▶ **Direction**: Rename "berry cluster" to "cluster of berries" everywhere in the records below, changing nothing else.

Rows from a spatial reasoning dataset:

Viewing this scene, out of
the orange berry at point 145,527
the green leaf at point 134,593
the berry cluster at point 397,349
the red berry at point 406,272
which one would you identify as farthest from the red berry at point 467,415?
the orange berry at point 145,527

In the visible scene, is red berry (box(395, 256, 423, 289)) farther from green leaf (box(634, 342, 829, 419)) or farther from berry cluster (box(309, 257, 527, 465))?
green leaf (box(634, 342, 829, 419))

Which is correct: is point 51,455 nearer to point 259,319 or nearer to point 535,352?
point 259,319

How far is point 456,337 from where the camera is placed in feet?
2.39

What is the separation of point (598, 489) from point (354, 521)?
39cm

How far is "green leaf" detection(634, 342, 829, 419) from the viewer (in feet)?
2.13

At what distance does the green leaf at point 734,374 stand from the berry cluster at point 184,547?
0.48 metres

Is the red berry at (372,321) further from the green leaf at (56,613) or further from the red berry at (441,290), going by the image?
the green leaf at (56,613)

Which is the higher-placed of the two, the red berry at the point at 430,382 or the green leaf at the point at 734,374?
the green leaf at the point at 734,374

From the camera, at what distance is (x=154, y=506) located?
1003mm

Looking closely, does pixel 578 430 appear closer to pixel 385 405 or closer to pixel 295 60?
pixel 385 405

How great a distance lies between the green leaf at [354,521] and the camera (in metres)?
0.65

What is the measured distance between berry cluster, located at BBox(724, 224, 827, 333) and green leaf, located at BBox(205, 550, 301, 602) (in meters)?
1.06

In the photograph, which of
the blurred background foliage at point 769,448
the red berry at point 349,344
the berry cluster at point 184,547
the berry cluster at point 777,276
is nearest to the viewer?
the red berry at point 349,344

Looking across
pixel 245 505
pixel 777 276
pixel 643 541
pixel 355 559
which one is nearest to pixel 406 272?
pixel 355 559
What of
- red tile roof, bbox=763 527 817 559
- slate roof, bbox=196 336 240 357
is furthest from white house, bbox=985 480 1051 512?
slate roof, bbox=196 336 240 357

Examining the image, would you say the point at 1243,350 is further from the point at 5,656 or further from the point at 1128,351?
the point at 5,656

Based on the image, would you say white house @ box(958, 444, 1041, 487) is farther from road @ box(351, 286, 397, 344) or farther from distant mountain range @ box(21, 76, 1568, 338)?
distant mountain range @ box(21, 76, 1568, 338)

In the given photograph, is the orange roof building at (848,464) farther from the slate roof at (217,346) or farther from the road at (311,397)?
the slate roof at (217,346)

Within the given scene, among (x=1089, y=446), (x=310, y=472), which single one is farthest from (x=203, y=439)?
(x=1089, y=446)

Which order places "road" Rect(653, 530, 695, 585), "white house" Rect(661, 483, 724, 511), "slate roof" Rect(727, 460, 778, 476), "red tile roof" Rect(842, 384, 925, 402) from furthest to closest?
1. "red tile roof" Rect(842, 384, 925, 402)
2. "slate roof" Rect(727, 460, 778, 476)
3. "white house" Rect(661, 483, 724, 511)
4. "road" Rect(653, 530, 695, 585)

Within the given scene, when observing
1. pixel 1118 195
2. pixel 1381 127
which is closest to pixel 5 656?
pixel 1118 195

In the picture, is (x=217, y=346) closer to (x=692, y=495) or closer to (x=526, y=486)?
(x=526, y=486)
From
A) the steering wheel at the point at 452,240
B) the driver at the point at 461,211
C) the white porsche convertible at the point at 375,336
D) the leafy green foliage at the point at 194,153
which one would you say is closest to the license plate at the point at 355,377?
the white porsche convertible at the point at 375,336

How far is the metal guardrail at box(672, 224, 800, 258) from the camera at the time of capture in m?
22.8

▶ **Expected output**:
Viewing this scene, out of
the orange berry at point 145,527
the green leaf at point 134,593
the cluster of berries at point 397,349
the red berry at point 406,272
which one would you identify as farthest from the red berry at point 467,415?
the orange berry at point 145,527

In the visible scene, is red berry (box(395, 256, 423, 289)) farther from green leaf (box(634, 342, 829, 419)) or farther from cluster of berries (box(309, 257, 527, 465))?
green leaf (box(634, 342, 829, 419))

Which is correct: is point 51,455 nearer to point 259,319 or nearer to point 535,352?
point 259,319

How far is point 456,337 from where the camera is placed in feet?
2.39

What is the separation of point (598, 489) from point (354, 521)?
39cm

How far is "green leaf" detection(634, 342, 829, 419) from the viewer (in feet)?
2.13

At what distance does the green leaf at point 734,374 stand from the cluster of berries at point 184,547?
0.48 metres

Is the red berry at (372,321) further from the green leaf at (56,613) or further from the red berry at (441,290), going by the image?
the green leaf at (56,613)

Which is the higher-placed of the two, the red berry at the point at 430,382 or the green leaf at the point at 734,374?
the green leaf at the point at 734,374

From the camera, at what distance is (x=154, y=506) located?
1003mm

Looking closely, does pixel 578 430 appear closer to pixel 385 405 or closer to pixel 295 60?
pixel 385 405

How great a distance lies between the green leaf at [354,521] and the camera (in metres)?
0.65

What is the measured distance between cluster of berries, located at BBox(724, 224, 827, 333) and green leaf, located at BBox(205, 550, 301, 602) (in meters)?
1.06

In the photograph, which of
the blurred background foliage at point 769,448
the red berry at point 349,344
the cluster of berries at point 184,547
the cluster of berries at point 777,276
is nearest to the viewer?
the red berry at point 349,344

Looking across
pixel 245 505
pixel 777 276
pixel 643 541
pixel 355 559
which one is nearest to pixel 406 272?
pixel 355 559
What of
- red tile roof, bbox=763 527 817 559
- slate roof, bbox=196 336 240 357
is furthest from white house, bbox=985 480 1051 512?
slate roof, bbox=196 336 240 357

Examining the image, would you say the point at 1243,350 is further from the point at 5,656 or further from the point at 1128,351?
the point at 5,656

Based on the image, would you say white house @ box(958, 444, 1041, 487) is farther from road @ box(351, 286, 397, 344) or farther from distant mountain range @ box(21, 76, 1568, 338)?
distant mountain range @ box(21, 76, 1568, 338)

In the given photograph, is the orange roof building at (848,464) farther from the slate roof at (217,346) or farther from the road at (311,397)?
the slate roof at (217,346)

Within the given scene, among (x=1089, y=446), (x=310, y=472), which single one is farthest from (x=203, y=439)?
(x=1089, y=446)

Which order places "road" Rect(653, 530, 695, 585), "white house" Rect(661, 483, 724, 511), "slate roof" Rect(727, 460, 778, 476), "red tile roof" Rect(842, 384, 925, 402) from furthest to closest?
1. "red tile roof" Rect(842, 384, 925, 402)
2. "slate roof" Rect(727, 460, 778, 476)
3. "white house" Rect(661, 483, 724, 511)
4. "road" Rect(653, 530, 695, 585)

Within the given scene, when observing
1. pixel 1118 195
2. pixel 1381 127
which is closest to pixel 5 656?
pixel 1118 195

In the picture, is (x=217, y=346) closer to (x=692, y=495) or closer to (x=526, y=486)?
(x=526, y=486)
From
A) the steering wheel at the point at 452,240
B) the driver at the point at 461,211
C) the white porsche convertible at the point at 375,336
D) the leafy green foliage at the point at 194,153
which one would you say is closest to the license plate at the point at 355,377?
the white porsche convertible at the point at 375,336

How far is the metal guardrail at box(672, 224, 800, 258) from the camera at the time of capture in m?
22.8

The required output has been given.